— Short task —
Please pull out every line of the rows below that contains the word "furthest", treating uppercase and lowercase letters as different.

Questions about scenes in images:
----
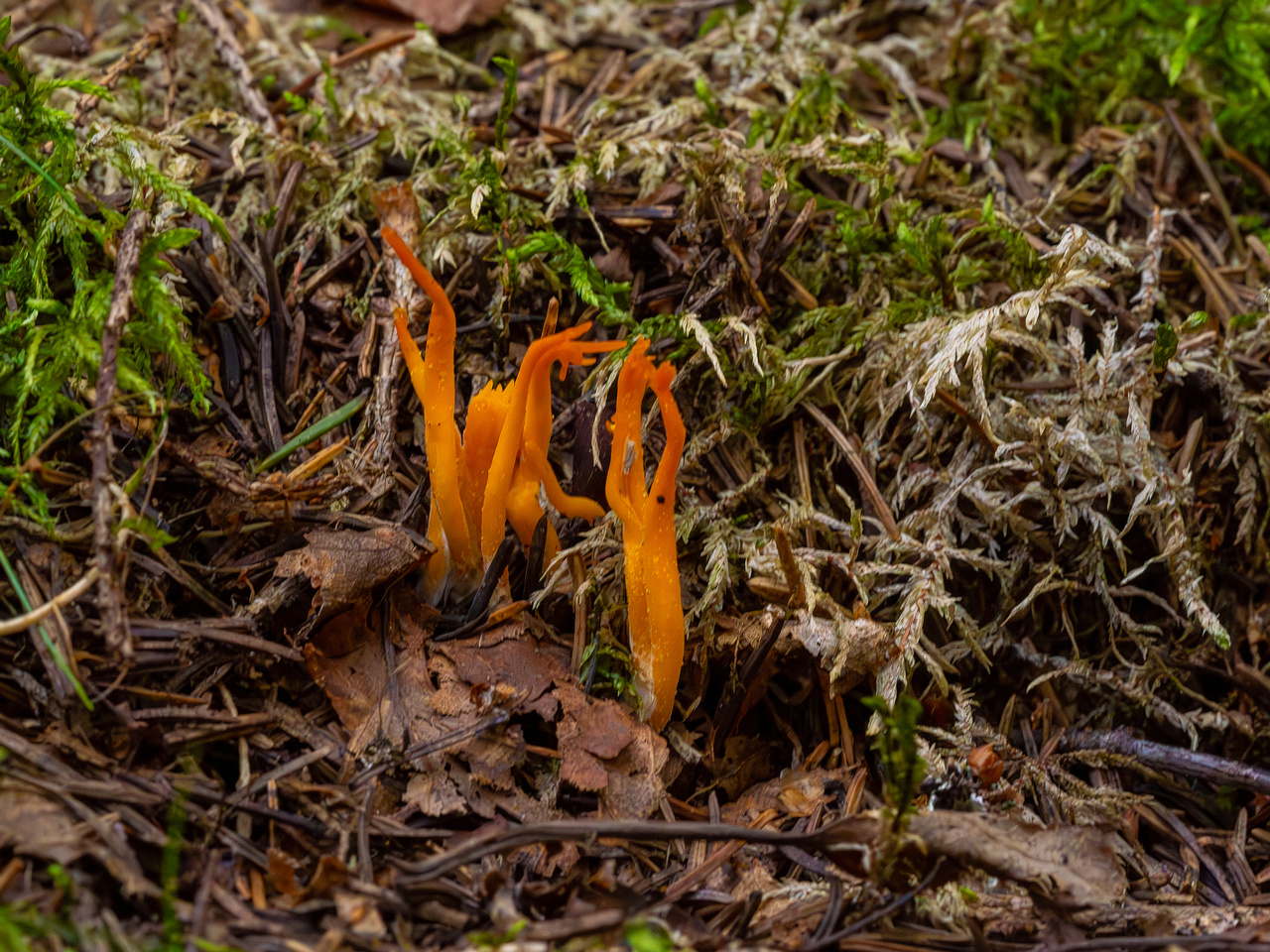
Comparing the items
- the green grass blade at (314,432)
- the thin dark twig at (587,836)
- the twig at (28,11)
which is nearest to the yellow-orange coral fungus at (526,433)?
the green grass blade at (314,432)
----
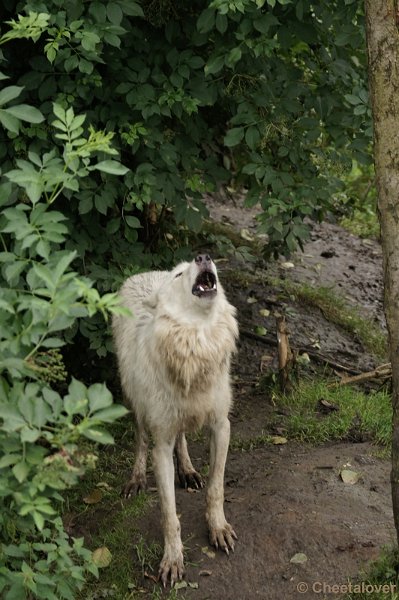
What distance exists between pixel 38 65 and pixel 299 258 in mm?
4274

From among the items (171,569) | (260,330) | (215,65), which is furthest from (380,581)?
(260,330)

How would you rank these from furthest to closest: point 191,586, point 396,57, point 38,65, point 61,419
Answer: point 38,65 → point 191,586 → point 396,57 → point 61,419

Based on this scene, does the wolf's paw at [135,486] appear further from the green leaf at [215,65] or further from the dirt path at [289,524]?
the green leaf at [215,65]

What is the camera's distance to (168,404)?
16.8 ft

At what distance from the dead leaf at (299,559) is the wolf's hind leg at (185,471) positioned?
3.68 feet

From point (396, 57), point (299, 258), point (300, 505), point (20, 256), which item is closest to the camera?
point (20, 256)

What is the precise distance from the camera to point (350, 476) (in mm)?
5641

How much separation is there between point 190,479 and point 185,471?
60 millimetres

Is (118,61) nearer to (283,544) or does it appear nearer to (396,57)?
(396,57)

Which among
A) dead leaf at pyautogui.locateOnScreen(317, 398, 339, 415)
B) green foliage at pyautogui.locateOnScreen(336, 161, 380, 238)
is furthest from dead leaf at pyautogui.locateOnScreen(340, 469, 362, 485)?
----
— Result of the exercise —
From among the items (171,569) | (260,330) | (215,65), which is furthest from (380,581)?
How would you rank these from furthest to closest: point 191,586, point 396,57, point 38,65, point 61,419
is furthest from dead leaf at pyautogui.locateOnScreen(340, 469, 362, 485)?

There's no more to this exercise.